▸ **PROBLEMS TO SOLVE**:
A) From the passage on tamale makers, extract the stretch from "For years, his" through "in their tamales." word for word.
B) Write what comes next in the passage on tamale makers, picking up right after its final sentence.

▸ **SELECTED EXCERPT**:
Delores did not grow up learning how to make tamales. Instead, she learned how to make them from an elderly woman in her neighborhood who sold tamales of her own. “I was transitioning into a vegetarian, and was modifying recipes. She shared her knowledge as we sat and rolled her tamales,” Murphy notes. Besides vegan hot tamales, Murphy does make spicy and mild beef hot tamales, along with vegan chili. At her booth, she sells homemade tea cakes, along with cards reproduced from her art work.
For years, his family would get together and make tamales, and then they started selling the tamales to give Haille a little extra spending money, Randel notes. “Ours is more of a Mexican-style tamale. We use as good of a cut of meat as we can get,” Randel says, adding they usually cook a pork loin and grind it for the tamales. “We are very cautious to use good materials. We buy our shucks out of San Antonio because they have a higher quality of corn shucks,” he says, adding they use two types of mesa in their tamales.

▸ **Recorded data**:

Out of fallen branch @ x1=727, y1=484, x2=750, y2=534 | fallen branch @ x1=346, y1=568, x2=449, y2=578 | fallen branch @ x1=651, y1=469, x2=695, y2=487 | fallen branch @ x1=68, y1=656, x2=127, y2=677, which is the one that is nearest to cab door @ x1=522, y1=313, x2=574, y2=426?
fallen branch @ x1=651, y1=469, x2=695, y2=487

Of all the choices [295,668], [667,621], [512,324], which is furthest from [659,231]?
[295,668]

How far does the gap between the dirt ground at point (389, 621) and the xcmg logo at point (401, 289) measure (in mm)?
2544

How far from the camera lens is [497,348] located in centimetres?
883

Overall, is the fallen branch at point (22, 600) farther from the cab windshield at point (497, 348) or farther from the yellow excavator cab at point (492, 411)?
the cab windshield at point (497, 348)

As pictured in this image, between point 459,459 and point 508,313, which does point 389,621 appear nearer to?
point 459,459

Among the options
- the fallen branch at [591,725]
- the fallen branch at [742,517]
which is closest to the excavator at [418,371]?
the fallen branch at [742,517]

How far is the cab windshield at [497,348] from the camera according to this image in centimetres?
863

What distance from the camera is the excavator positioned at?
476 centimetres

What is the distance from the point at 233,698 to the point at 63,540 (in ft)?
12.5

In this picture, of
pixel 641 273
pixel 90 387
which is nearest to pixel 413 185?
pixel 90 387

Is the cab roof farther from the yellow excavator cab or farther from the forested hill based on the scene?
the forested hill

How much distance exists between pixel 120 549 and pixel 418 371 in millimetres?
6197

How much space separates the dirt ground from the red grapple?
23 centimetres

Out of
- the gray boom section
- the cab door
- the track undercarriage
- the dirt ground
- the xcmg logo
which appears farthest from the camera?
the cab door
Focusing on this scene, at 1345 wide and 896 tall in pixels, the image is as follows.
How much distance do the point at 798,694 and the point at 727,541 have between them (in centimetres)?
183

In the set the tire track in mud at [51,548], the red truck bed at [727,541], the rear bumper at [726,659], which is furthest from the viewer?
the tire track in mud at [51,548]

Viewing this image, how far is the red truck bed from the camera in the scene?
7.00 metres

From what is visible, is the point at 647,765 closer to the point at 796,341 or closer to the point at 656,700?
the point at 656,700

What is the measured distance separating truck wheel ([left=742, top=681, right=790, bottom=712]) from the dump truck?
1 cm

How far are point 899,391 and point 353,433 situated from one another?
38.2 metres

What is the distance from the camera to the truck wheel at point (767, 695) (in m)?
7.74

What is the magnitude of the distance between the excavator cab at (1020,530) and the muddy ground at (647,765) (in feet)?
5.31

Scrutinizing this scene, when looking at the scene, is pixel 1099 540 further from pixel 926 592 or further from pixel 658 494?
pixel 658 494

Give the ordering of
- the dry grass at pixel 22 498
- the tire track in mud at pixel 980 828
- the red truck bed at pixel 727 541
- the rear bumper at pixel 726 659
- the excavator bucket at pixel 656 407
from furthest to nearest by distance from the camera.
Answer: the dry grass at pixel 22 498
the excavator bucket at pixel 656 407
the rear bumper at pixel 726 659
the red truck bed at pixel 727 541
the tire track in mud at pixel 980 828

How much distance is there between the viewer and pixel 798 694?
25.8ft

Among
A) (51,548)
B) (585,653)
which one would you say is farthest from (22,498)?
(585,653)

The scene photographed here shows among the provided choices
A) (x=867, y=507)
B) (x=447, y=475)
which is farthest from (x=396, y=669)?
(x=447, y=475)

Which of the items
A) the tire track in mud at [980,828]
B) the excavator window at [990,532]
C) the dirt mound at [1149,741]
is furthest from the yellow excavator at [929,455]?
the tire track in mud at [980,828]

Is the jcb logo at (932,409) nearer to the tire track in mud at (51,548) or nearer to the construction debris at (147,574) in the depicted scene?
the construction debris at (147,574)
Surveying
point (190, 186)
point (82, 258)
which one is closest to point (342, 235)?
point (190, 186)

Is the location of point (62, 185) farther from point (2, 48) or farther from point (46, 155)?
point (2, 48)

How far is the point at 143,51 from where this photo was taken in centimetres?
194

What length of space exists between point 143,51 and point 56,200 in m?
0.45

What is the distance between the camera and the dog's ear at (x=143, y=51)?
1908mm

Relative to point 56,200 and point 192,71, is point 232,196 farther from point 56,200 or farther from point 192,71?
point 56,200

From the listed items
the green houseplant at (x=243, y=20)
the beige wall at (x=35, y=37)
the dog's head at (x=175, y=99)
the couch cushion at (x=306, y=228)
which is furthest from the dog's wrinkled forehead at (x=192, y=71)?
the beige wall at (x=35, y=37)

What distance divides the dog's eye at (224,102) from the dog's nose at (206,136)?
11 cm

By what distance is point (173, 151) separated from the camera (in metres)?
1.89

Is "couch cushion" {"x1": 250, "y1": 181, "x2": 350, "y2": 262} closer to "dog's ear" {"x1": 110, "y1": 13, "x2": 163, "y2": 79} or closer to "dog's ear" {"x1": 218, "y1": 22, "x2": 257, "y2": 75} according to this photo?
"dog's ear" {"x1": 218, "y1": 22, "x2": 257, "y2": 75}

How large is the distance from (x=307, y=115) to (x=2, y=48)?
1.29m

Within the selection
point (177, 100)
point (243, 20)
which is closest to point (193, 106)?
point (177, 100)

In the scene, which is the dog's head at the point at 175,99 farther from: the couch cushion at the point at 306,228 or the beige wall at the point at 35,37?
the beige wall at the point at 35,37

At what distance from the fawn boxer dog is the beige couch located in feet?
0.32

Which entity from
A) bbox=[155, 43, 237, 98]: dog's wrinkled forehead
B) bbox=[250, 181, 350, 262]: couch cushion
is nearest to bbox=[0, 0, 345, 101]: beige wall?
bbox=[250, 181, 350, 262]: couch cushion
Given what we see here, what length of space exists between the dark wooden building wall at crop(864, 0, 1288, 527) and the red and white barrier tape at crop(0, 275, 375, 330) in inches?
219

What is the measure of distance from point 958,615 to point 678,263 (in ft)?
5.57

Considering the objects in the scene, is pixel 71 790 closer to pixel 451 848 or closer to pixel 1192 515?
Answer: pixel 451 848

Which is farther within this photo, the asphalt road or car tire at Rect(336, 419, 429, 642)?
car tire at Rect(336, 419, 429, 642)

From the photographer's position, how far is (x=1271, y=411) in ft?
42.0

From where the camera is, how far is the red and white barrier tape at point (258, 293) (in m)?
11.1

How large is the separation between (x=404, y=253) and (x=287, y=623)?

▸ **PER-TASK ANSWERS**:
A)
For years, his family would get together and make tamales, and then they started selling the tamales to give Haille a little extra spending money, Randel notes. “Ours is more of a Mexican-style tamale. We use as good of a cut of meat as we can get,” Randel says, adding they usually cook a pork loin and grind it for the tamales. “We are very cautious to use good materials. We buy our shucks out of San Antonio because they have a higher quality of corn shucks,” he says, adding they use two types of mesa in their tamales.

B)
He prepares between 30 to 40 dozen tamales each week for the markets. In addition to the pork variety, Randel and Linda also offer beef and all-white meat chicken tamales. On occasion, they will make a two-bean and four-cheese tamale. All their tamales are steamed, not boiled. The two like to hear feedback from patrons, and they like to swap stories about the traditions of families cooking together. “We don’t cook our tamales in a sauce. I try to make a tamale that you don’t need anything with,” Randel explains.
They import Spanish paprika from Spain and chile de a’rbol peppers and gualo chilies from Mexico for the tamales served at his restaurant. He also buys the corn shucks for his tamales from Mexico. Valenzuela, who was raised in Lafayette and was trained to cook by the late Paul Prudhomme, formerly owned the Little Caesars Pizza locations in the state. After selling the pizza businesses, he decided to open the Cajun restaurant. While Cajun may be the theme, he knew that he wanted to include tamales on his new restaurant’s menu. “I believe I have the only restaurant in the state that serves boudin and tamales together,” Valenzuela chuckles.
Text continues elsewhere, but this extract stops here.